On a side note, I saw a post where Tech Inspector was talking about going an 1/8th of a turn after zero lash on valve adjustment but the OP was talking about his hyd. roller lifters. I wonder if Tech was meaning an 1/8th turn on all hyd. lifters or just rollers. I may post back on that posting and ask, unless he see's this, lol. Anyway, I will post pictures of the motor when I get it out and cleaned up.
For someone who was injured a while back, you sure get a lot done. Makes me kind of embarrassed! lol

Not speaking for TI but you can use 1/8 turn on flat tappet hydraulic lifters.

A page he wrote is here. Not sure how it happened but there's another one here. Chances are the second article was added w/o knowledge there was one already started.

Adjusting the valves w/the engine running is also a very good, foolproof way to do it, but they have to be adjusted at least close enough that the engine will run w/o popping through the carb or backfiring, etc.

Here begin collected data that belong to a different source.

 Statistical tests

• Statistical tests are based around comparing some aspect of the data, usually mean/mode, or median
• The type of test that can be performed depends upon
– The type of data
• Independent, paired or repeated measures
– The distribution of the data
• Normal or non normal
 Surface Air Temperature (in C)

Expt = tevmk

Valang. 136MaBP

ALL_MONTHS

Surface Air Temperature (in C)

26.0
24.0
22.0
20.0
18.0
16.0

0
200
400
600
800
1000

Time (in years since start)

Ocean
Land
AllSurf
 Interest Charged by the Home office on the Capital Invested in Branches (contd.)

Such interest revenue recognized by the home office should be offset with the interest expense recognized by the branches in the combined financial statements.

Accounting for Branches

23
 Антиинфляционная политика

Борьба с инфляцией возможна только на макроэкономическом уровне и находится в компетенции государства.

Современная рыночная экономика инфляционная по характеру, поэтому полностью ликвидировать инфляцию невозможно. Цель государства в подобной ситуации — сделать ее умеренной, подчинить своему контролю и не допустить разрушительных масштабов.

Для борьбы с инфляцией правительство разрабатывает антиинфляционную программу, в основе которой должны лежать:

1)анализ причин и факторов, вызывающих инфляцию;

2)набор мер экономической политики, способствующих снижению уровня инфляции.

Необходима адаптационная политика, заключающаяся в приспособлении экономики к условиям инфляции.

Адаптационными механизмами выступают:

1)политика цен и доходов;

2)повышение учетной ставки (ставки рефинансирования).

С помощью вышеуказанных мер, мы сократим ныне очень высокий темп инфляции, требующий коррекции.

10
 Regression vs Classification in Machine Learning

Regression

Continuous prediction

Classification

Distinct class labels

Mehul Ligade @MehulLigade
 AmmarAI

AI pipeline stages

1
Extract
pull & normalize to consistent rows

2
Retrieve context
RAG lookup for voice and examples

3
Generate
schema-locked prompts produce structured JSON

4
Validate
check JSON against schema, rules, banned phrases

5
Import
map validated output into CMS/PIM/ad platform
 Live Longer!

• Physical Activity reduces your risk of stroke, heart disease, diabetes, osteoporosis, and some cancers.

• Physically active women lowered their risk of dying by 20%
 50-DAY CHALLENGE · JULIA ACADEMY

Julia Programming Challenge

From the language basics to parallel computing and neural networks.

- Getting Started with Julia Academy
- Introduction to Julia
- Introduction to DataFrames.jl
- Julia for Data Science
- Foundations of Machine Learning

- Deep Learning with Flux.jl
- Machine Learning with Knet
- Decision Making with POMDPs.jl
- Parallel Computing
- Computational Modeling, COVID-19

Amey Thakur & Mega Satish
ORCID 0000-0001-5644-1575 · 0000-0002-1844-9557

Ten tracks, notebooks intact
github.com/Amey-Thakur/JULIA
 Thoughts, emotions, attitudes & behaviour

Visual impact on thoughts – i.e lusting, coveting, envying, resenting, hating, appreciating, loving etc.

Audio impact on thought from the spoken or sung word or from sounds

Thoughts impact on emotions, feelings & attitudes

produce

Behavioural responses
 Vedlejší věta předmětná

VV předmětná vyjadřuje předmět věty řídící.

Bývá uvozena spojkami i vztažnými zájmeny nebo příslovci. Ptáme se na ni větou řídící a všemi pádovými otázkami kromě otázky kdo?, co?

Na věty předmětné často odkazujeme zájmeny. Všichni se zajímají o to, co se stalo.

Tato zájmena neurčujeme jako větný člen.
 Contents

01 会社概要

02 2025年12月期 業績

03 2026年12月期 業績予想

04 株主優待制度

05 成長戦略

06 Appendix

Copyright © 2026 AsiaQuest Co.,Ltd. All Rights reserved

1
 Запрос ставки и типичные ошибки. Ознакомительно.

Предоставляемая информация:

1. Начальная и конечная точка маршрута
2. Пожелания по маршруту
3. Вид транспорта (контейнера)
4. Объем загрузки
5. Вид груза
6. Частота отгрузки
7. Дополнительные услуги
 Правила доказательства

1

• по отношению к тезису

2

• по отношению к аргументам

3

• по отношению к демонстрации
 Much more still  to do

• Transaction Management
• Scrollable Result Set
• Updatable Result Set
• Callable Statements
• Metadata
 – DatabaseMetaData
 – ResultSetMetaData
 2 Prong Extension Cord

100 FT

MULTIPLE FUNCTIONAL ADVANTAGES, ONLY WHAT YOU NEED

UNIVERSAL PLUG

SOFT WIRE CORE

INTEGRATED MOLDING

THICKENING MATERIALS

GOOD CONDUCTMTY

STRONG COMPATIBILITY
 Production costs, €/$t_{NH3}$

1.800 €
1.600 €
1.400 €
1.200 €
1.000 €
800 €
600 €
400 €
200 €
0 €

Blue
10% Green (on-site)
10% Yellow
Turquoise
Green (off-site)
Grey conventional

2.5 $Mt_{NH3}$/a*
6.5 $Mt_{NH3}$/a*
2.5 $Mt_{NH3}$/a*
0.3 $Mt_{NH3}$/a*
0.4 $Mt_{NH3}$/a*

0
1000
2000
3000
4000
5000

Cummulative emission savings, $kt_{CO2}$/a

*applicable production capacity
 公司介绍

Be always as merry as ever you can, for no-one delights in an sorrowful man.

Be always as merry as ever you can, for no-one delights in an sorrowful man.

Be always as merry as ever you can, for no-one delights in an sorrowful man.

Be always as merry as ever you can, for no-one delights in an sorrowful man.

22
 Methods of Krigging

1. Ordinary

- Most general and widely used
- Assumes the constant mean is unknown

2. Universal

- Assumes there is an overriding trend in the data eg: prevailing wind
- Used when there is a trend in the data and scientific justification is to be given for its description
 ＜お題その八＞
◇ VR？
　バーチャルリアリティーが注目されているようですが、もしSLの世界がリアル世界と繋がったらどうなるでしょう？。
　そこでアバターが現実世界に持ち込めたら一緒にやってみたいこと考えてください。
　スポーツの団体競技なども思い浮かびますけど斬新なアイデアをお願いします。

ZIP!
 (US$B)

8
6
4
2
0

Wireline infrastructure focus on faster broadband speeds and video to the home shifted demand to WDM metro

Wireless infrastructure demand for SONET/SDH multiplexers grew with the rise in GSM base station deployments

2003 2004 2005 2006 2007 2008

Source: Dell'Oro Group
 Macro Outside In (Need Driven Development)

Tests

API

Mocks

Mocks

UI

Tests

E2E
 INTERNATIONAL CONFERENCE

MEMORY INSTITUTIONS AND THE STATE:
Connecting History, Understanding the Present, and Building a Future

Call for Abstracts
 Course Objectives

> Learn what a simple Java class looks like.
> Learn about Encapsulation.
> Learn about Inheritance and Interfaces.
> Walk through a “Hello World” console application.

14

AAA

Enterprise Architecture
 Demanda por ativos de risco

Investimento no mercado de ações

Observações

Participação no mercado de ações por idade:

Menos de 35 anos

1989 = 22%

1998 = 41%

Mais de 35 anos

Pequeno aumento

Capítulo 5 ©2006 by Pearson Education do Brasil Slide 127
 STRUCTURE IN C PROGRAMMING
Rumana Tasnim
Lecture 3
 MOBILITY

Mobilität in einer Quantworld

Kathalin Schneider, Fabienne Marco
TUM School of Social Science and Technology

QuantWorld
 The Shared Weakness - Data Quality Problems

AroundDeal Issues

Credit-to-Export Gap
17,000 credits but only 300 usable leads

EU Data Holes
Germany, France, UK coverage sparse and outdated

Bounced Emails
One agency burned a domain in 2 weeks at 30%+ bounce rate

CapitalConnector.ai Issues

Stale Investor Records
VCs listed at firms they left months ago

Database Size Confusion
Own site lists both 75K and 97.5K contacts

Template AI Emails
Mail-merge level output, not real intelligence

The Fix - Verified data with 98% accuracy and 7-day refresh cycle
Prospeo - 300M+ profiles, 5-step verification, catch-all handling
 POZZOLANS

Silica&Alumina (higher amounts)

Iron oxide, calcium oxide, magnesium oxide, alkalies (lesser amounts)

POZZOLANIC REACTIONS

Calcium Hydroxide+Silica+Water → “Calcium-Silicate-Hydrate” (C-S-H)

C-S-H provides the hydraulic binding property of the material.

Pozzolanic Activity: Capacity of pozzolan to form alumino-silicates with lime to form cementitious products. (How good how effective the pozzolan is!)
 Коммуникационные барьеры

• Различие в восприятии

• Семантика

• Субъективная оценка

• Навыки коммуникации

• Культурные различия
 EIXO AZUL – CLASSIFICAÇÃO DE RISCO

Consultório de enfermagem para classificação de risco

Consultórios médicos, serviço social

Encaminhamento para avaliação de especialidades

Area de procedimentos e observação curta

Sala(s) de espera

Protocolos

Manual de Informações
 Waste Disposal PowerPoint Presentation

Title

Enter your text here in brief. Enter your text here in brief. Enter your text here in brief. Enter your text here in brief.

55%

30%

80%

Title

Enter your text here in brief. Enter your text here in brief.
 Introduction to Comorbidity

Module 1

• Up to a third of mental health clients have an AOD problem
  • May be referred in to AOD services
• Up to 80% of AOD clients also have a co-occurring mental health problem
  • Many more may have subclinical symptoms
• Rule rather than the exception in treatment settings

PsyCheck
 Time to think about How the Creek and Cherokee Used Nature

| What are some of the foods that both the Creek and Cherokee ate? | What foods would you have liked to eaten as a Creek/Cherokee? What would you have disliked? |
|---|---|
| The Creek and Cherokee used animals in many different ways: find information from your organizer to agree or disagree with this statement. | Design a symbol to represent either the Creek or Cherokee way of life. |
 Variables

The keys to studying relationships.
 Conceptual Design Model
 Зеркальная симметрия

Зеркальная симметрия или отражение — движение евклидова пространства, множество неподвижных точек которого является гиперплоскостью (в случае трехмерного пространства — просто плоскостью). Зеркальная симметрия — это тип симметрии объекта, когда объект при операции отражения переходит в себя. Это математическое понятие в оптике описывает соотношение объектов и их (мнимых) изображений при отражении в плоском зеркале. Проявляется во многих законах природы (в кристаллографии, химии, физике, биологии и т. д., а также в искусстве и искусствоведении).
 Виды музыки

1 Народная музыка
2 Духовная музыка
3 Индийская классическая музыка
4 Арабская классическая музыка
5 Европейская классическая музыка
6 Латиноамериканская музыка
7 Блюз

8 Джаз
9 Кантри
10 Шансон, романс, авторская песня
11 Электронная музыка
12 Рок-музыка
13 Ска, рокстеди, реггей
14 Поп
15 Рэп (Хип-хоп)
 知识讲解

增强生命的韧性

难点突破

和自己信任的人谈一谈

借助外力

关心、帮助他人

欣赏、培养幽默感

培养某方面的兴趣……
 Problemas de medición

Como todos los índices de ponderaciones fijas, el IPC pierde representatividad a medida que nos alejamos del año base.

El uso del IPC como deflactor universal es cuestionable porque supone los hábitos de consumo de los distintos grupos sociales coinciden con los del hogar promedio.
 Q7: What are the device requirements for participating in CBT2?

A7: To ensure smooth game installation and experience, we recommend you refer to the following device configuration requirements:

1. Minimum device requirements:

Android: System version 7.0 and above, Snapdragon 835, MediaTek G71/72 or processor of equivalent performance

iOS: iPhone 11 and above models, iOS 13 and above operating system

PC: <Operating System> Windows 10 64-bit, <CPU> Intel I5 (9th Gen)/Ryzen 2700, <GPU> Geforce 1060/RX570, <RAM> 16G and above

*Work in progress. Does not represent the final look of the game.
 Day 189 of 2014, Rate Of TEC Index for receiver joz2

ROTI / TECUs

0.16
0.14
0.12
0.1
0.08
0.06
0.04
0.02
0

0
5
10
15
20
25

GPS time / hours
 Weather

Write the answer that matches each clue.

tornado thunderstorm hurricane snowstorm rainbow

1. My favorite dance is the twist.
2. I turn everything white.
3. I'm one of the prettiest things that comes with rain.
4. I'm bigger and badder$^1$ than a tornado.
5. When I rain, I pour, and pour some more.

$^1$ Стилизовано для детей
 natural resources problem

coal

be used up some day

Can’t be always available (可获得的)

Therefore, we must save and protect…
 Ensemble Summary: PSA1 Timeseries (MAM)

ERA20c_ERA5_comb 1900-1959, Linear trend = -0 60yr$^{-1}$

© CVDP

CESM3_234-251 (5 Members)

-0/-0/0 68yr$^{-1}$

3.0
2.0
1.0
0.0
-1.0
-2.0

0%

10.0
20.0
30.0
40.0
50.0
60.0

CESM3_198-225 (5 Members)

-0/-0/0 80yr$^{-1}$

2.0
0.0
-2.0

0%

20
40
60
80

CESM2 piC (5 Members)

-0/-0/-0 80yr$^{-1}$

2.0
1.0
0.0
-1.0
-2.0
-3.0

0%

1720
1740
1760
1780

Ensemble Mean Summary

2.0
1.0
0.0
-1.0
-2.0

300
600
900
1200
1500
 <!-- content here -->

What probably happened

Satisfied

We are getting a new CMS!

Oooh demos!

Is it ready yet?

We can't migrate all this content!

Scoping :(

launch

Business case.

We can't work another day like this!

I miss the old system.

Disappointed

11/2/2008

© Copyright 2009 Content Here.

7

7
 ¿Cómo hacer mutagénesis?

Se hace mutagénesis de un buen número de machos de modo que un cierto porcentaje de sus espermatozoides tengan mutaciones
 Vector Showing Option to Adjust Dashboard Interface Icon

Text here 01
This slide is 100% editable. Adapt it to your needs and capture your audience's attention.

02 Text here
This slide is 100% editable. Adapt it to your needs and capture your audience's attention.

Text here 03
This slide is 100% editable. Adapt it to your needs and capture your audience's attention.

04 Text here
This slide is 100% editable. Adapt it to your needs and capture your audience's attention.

Adjusting valves w/the engine running leaves no doubt when there is clearance and when zero lash is reached- the sounds are unmistakeable. Only thing about doing it w/the engine running is it can be messy. To help w/the oil spraying/splashing around, an old valve cover can be modified by cutting the top out of it (see below, photo from member Double_v23). This keeps most of the oil where it belongs. There are also small clips sold to clip onto stamped steel (stock type) rockers that deflect the oil, but those alone can still let oil splash around some. Using both should stop 90% of it, though.